Please extract the key information:
1. Topic/category
2. Key points (3-5)
3. Important numbers/data
4. Related keywords
Web page content:
${crawledContent}`;
3.2 Comparison Analysis
const prompt = `The following is information about the same product collected from multiple websites.
Please create a comparison table:
- Price
- Key specs
- Pros and cons
- Recommended for
Collected data:
${JSON.stringify(products, null, 2)}`;
3.3 Trend Analysis
const prompt = `The following is a list of tech blog posts collected over the past week.

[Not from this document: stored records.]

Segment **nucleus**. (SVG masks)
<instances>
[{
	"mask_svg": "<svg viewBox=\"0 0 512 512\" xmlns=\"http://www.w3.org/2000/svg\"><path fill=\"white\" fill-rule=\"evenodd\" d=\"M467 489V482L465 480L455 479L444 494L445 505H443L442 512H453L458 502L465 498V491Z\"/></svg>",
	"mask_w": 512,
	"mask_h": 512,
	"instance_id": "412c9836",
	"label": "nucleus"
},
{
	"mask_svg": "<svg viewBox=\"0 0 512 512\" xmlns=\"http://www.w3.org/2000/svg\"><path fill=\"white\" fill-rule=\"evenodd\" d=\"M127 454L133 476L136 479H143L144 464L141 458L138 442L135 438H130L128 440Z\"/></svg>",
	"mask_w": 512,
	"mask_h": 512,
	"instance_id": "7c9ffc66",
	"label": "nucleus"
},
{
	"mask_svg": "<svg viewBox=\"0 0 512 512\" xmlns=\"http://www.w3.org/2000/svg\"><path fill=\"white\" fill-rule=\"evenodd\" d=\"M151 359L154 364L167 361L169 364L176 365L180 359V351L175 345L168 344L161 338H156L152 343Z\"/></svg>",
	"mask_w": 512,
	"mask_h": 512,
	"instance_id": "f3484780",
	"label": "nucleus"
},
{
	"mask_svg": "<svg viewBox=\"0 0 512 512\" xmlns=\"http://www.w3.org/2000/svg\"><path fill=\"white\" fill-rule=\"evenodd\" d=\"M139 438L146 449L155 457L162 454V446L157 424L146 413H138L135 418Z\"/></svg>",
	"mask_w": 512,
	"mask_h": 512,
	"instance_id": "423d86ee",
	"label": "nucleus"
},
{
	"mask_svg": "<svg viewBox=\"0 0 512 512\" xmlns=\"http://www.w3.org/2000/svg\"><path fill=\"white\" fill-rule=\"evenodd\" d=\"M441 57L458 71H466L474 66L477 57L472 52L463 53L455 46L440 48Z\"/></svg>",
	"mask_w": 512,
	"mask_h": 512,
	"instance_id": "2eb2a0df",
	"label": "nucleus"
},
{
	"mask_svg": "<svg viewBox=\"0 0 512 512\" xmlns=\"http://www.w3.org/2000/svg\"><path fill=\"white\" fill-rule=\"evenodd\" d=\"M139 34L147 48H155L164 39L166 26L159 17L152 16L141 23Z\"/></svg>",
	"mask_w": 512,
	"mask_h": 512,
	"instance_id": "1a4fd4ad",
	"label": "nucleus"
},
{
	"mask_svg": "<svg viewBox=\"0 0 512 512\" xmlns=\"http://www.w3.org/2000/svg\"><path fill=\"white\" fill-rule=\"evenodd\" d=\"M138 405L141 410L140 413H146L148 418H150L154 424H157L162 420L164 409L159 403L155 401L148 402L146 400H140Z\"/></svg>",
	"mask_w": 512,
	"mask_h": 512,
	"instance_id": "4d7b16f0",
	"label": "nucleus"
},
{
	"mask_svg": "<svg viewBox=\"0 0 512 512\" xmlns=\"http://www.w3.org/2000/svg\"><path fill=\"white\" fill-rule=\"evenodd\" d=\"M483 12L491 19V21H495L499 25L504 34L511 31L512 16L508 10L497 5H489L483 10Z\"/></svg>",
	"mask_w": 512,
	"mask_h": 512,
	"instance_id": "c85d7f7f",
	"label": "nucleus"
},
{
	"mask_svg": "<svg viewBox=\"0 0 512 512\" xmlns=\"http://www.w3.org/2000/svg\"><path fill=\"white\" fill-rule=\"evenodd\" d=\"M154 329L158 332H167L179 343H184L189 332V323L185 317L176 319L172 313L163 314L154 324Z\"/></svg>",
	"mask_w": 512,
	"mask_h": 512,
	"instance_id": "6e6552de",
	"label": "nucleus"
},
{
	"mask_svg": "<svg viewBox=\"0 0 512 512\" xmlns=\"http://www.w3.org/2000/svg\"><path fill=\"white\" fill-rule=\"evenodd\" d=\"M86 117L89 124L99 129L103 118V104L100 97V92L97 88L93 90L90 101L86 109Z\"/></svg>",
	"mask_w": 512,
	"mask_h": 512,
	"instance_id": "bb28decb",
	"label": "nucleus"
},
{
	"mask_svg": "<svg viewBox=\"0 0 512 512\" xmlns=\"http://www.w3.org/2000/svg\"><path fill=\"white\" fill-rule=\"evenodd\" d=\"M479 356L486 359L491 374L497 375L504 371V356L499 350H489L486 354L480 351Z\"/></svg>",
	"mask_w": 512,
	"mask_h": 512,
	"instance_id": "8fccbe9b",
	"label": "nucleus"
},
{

Please analyze the trends:
1. Top 10 most-mentioned technologies/keywords
2. Newly emerging trends
3. Fading trends
4. Weekly summary (3-5 lines)
Collected data:
${articles.map(a => `[${a.date}] ${a.title}: ${a.summary}`).join('\n')}`;
4. Practical Example: Competitor Monitoring

async function monitorCompetitors() {
const competitors = [
{ name: 'CompanyA', url: 'https://companya.com/blog' },
{ name: 'CompanyB', url: 'https://companyb.com/changelog' },
];
for (const comp of competitors) {
const current = await scrape(comp.url);
const previous = loadPrevious(comp.name); // Yesterday's crawl result
if (current !== previous) {
const analysis = await analyzeChanges(previous, current);
await sendSlackNotification(comp.name, analysis);
saveCurrent(comp.name, current);
}
}
}
5. Important Considerations
- Check robots.txt -- Only crawl pages where crawling is permitted
- Rate limiting -- Space out requests to avoid overloading servers
- Personal data -- Do not collect data containing personal information
- Terms of service -- Review each site's terms of service
6. Summary
| Step | Tool | Role |
|---|---|---|
| Crawling | cheerio / Playwright | Extract text from web pages |
| Analysis | Claude / Gemini API | Summarization, comparison, trends |
| Storage | Files/DB | History management |
| Alerts | Slack / Email | Notifications on detected changes |
The crawler collects the data, and AI analyzes it. You can automate the research you used to do manually every day.